### Task details
Return every row that contains the word "Polyester", copying each one in full.

### Records
>>>>>

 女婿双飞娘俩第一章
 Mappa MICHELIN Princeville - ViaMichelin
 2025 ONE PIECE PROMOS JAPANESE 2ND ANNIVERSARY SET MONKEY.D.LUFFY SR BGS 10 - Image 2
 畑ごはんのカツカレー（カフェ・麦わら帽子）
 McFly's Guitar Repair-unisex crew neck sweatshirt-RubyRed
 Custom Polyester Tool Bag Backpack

<<<<<
>>>>>

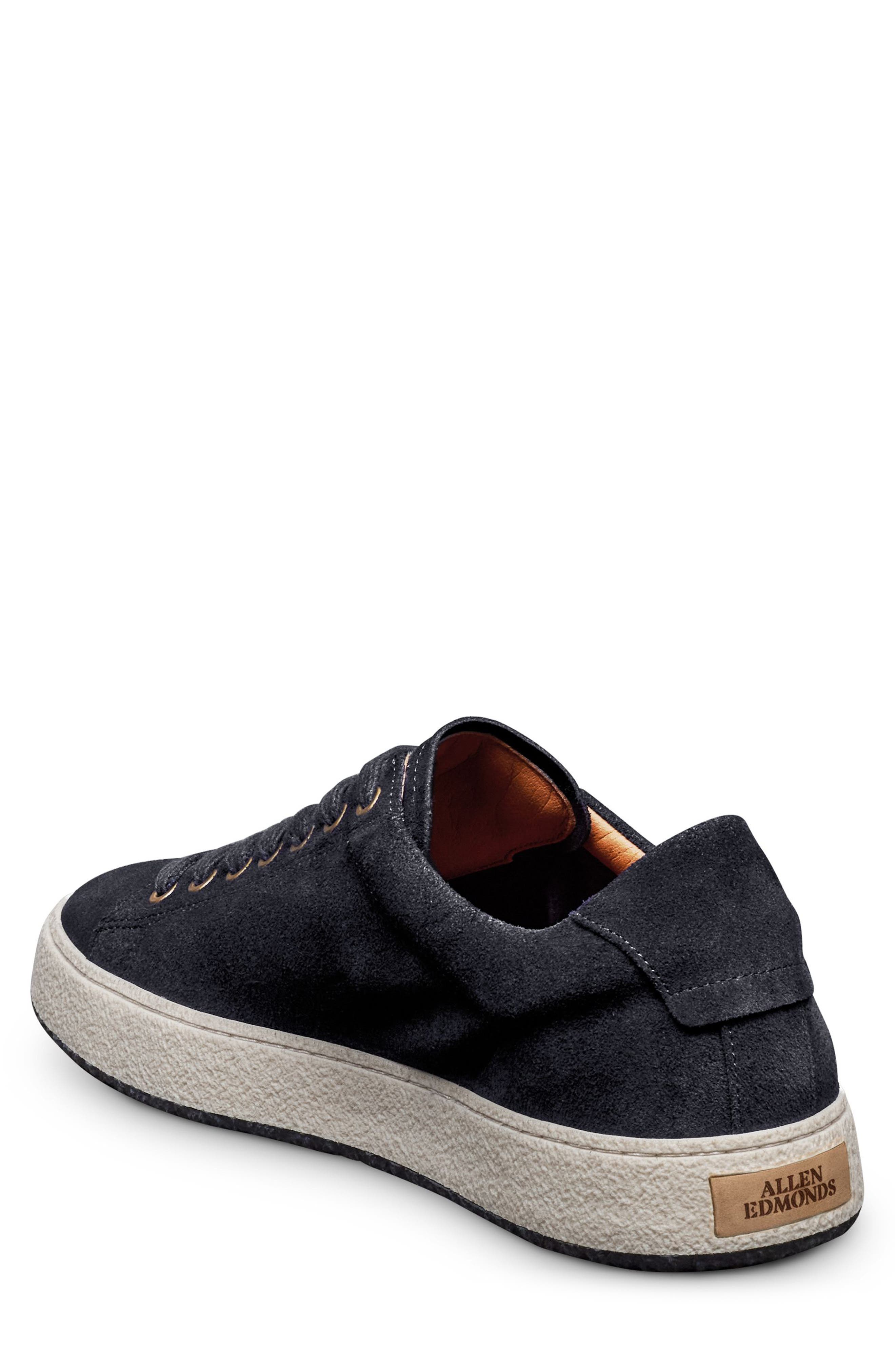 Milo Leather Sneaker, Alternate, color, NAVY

<<<<<
>>>>>

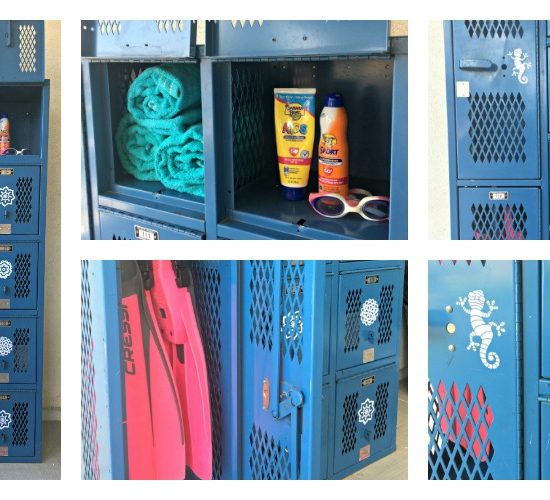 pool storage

<<<<<

### Solution for this exercise
 Custom Polyester Tool Bag Backpack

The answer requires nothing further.